::: DOCUMENT

I am just watching the evening news that reverberates with the release of the Hutton report . It exonerates the government of lying about their 45-minute claim and pretty much damns the BBC.

  1. Editorial system at BBC was defective in allowing Mr Gilligan’s report to go to air without editors seeing a script
  2. BBC management failed to make an examination of Mr Gilligan’s notes of the interview with Dr Kelly
  3. There was a defect in the BBC’s management system relating to the way complaints were investigated
  4. BBC governors failed to investigate Mr Gilligan’s actions properly

Channel 4 were gloating relishing that the BBC is in “disarray”, “deep crisis” and words to that effect. They read extracts from the letter by the BBC Chairman who acknowledged that the trust the viewers had in the BBC had been undermined. I’d say! And add that it is not due to the Hutton report but by institutionally engrained bias and arrogance that one comes to expect from public institutions with no accountability. The BBC governors are admitting that the ‘procedure failed’ and are considering resigning en masse. Oh, the Chairman has already resigned. I think we will get over it.

Now Andrew Neil a BBC presenter, is complaining that Lord Hutton is an anti-journalist judge. Oh yes, the BBC never errs. And the government is not right either – look they still haven’t found any WMD!!!! The report favour the establisment, he keeps mumbling. I expect any minute they are going to lead him out to meet nice men with a lovely long-sleeved jacket.

The political impact of publicly unveiling just how political and biased the BBC is will be considerable. I am not sure that the result will be to our liking. The government is not going to disband the BBC but will call for a full-scale regulation and the license fee will become an even less conspicous form of taxation.

Update: This is such major news that I have been wondering whether any other news have been ‘buried’ today. I think I found it.

::::::
::: RECORDED INFORMATION

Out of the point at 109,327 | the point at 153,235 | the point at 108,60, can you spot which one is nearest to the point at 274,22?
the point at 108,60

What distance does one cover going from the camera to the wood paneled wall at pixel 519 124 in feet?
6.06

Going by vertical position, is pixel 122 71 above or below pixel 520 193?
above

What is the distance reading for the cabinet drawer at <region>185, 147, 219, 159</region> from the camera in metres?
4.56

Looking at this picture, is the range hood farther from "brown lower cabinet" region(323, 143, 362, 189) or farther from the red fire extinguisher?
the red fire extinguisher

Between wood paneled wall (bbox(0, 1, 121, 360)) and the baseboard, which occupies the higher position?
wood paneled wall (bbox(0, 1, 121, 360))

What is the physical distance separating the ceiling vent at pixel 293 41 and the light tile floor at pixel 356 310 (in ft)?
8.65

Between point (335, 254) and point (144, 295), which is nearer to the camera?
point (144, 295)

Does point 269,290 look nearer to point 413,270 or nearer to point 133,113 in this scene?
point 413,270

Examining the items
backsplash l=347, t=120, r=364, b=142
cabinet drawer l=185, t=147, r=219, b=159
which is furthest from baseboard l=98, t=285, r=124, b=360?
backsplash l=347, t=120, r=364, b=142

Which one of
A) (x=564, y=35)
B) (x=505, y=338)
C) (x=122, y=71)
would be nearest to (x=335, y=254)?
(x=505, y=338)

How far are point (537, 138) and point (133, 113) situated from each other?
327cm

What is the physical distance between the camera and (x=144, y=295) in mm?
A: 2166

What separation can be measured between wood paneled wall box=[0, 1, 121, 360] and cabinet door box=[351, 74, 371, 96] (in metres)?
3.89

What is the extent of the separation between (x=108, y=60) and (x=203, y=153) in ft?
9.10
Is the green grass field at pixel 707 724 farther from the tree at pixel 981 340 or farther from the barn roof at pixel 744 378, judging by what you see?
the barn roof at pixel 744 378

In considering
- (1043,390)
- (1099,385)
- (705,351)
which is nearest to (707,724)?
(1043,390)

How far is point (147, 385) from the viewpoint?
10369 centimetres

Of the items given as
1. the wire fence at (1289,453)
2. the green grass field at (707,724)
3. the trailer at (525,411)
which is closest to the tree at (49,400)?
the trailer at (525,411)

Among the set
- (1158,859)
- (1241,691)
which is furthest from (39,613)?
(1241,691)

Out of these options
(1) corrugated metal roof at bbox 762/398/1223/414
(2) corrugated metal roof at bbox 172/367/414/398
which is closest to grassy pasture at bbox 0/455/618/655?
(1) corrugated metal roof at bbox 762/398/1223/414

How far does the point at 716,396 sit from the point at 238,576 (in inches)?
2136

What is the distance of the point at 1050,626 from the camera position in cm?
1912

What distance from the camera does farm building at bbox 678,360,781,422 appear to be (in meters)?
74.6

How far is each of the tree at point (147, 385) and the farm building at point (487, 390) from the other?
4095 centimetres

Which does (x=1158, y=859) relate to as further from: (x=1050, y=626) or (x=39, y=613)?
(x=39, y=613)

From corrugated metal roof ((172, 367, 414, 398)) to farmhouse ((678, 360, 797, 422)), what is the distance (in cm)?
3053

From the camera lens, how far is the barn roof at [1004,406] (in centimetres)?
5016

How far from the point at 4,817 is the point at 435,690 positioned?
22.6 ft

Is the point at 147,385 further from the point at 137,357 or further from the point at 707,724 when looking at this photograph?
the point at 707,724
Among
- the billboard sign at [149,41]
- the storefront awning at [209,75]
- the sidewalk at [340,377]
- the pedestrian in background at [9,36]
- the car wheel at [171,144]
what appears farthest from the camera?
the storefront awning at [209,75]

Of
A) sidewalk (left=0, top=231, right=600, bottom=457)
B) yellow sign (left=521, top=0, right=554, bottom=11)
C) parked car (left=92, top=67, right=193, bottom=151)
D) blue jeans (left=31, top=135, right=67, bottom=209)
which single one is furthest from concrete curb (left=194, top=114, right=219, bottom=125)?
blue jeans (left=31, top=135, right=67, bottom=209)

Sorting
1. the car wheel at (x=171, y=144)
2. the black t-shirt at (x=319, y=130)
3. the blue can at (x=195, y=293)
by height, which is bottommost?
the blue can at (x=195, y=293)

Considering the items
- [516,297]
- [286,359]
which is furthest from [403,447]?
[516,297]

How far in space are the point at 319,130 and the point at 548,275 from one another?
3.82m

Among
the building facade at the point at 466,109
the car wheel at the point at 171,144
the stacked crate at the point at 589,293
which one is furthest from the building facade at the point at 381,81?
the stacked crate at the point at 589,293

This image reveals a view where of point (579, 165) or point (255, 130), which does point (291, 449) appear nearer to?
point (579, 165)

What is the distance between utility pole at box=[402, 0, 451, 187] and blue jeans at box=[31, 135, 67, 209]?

::::::

### WORK REQUIRED
Return, word for word, the part of the post on the Hutton report that begins at the words "Now Andrew Neil" and stops after the words "I found it.".

### OUTPUT BELOW
Now Andrew Neil a BBC presenter, is complaining that Lord Hutton is an anti-journalist judge. Oh yes, the BBC never errs. And the government is not right either – look they still haven’t found any WMD!!!! The report favour the establisment, he keeps mumbling. I expect any minute they are going to lead him out to meet nice men with a lovely long-sleeved jacket.

The political impact of publicly unveiling just how political and biased the BBC is will be considerable. I am not sure that the result will be to our liking. The government is not going to disband the BBC but will call for a full-scale regulation and the license fee will become an even less conspicous form of taxation.

Update: This is such major news that I have been wondering whether any other news have been ‘buried’ today. I think I found it.